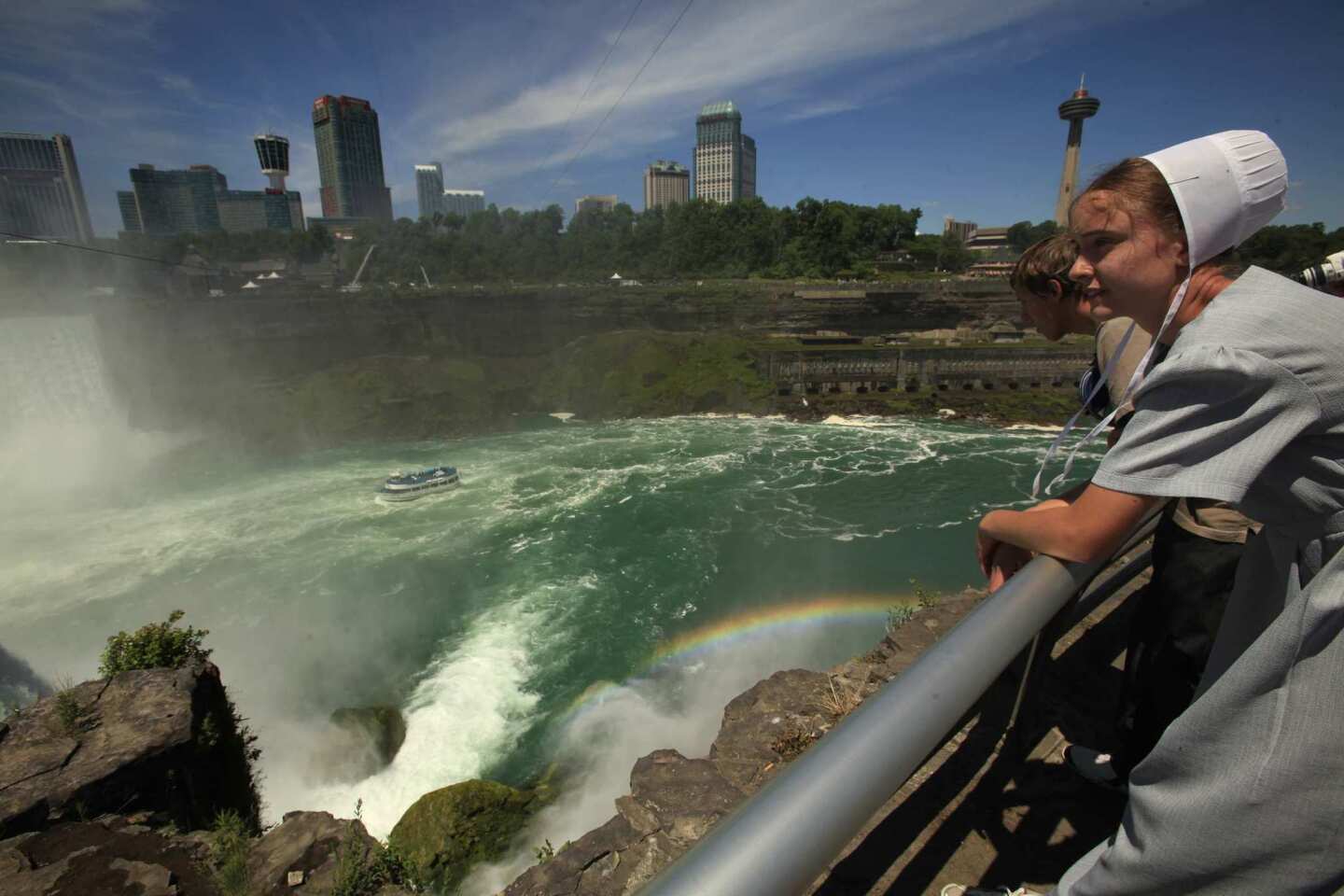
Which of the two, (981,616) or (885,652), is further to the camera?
(885,652)

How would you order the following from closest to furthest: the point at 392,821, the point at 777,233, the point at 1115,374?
the point at 1115,374 → the point at 392,821 → the point at 777,233

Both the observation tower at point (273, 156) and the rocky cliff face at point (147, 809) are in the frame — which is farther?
the observation tower at point (273, 156)

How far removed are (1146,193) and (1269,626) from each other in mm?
945

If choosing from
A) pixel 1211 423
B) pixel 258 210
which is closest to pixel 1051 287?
pixel 1211 423

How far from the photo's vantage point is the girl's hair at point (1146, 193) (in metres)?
1.34

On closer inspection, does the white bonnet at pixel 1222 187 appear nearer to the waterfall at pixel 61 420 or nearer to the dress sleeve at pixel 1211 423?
the dress sleeve at pixel 1211 423

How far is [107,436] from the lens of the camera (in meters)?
34.8

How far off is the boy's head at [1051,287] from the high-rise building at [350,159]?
6416 inches

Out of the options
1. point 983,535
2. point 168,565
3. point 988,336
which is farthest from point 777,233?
point 983,535

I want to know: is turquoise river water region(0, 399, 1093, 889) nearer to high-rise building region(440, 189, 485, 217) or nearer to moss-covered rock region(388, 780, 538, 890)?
moss-covered rock region(388, 780, 538, 890)

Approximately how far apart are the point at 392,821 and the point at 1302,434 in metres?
12.4

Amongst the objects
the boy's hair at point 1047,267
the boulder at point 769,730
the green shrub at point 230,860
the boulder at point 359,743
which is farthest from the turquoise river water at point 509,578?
the boy's hair at point 1047,267

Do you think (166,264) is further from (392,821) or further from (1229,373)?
(1229,373)

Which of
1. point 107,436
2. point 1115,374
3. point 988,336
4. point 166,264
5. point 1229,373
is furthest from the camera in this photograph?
point 166,264
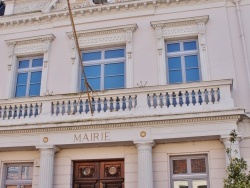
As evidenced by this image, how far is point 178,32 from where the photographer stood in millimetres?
11898

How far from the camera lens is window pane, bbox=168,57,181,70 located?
1180cm

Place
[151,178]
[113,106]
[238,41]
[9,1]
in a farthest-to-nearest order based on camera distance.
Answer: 1. [9,1]
2. [238,41]
3. [113,106]
4. [151,178]

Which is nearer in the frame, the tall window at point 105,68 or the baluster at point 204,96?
the baluster at point 204,96

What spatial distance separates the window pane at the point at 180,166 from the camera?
33.4 feet

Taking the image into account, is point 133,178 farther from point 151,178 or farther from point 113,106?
point 113,106

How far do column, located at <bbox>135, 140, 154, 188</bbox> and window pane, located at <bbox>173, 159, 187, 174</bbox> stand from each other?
90 centimetres

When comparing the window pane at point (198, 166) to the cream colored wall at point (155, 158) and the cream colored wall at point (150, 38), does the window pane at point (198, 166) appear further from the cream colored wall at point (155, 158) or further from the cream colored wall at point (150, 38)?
the cream colored wall at point (150, 38)

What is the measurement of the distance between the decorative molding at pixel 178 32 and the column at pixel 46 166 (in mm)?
4026

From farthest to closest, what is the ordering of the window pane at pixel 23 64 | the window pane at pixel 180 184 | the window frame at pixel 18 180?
the window pane at pixel 23 64, the window frame at pixel 18 180, the window pane at pixel 180 184

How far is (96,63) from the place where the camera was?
1242cm

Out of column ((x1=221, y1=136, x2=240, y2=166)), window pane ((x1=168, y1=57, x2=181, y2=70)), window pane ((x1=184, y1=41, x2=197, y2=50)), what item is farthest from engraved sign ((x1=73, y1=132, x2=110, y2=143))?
window pane ((x1=184, y1=41, x2=197, y2=50))

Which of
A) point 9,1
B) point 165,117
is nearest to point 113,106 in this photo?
point 165,117

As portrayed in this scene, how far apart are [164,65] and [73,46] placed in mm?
3318

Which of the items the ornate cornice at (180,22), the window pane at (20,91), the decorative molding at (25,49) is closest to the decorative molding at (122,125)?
the window pane at (20,91)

▬▬▬▬▬▬▬▬▬▬

WHAT THE TASK REQUIRES: Rewrite the material from the line that contains "When comparing the" through the end of the material, replacing "decorative molding" with "ornamental molding" and leaving everything else unchanged.

THE ANSWER:
When comparing the window pane at point (198, 166) to the cream colored wall at point (155, 158) and the cream colored wall at point (150, 38), does the window pane at point (198, 166) appear further from the cream colored wall at point (155, 158) or further from the cream colored wall at point (150, 38)?
the cream colored wall at point (150, 38)

What is the measurement of the distance between the ornamental molding at pixel 178 32 and the column at pixel 46 166 (in mm)?
4026

From farthest to closest, what is the ordering of the window pane at pixel 23 64 | the window pane at pixel 180 184 | the window frame at pixel 18 180?
the window pane at pixel 23 64, the window frame at pixel 18 180, the window pane at pixel 180 184

How far is (96,63) from the place where the camera was?
1242cm

Out of column ((x1=221, y1=136, x2=240, y2=166)), window pane ((x1=168, y1=57, x2=181, y2=70)), window pane ((x1=184, y1=41, x2=197, y2=50)), what item is farthest from engraved sign ((x1=73, y1=132, x2=110, y2=143))?
window pane ((x1=184, y1=41, x2=197, y2=50))

Which of
A) point 9,1
B) point 165,117
is nearest to point 113,106 in this photo?
point 165,117

As portrayed in this scene, how far apart are [164,65] and [73,46] placed in mm?
3318

Which of the items the ornate cornice at (180,22), the window pane at (20,91), the ornamental molding at (25,49) is closest to the ornamental molding at (122,125)?
the window pane at (20,91)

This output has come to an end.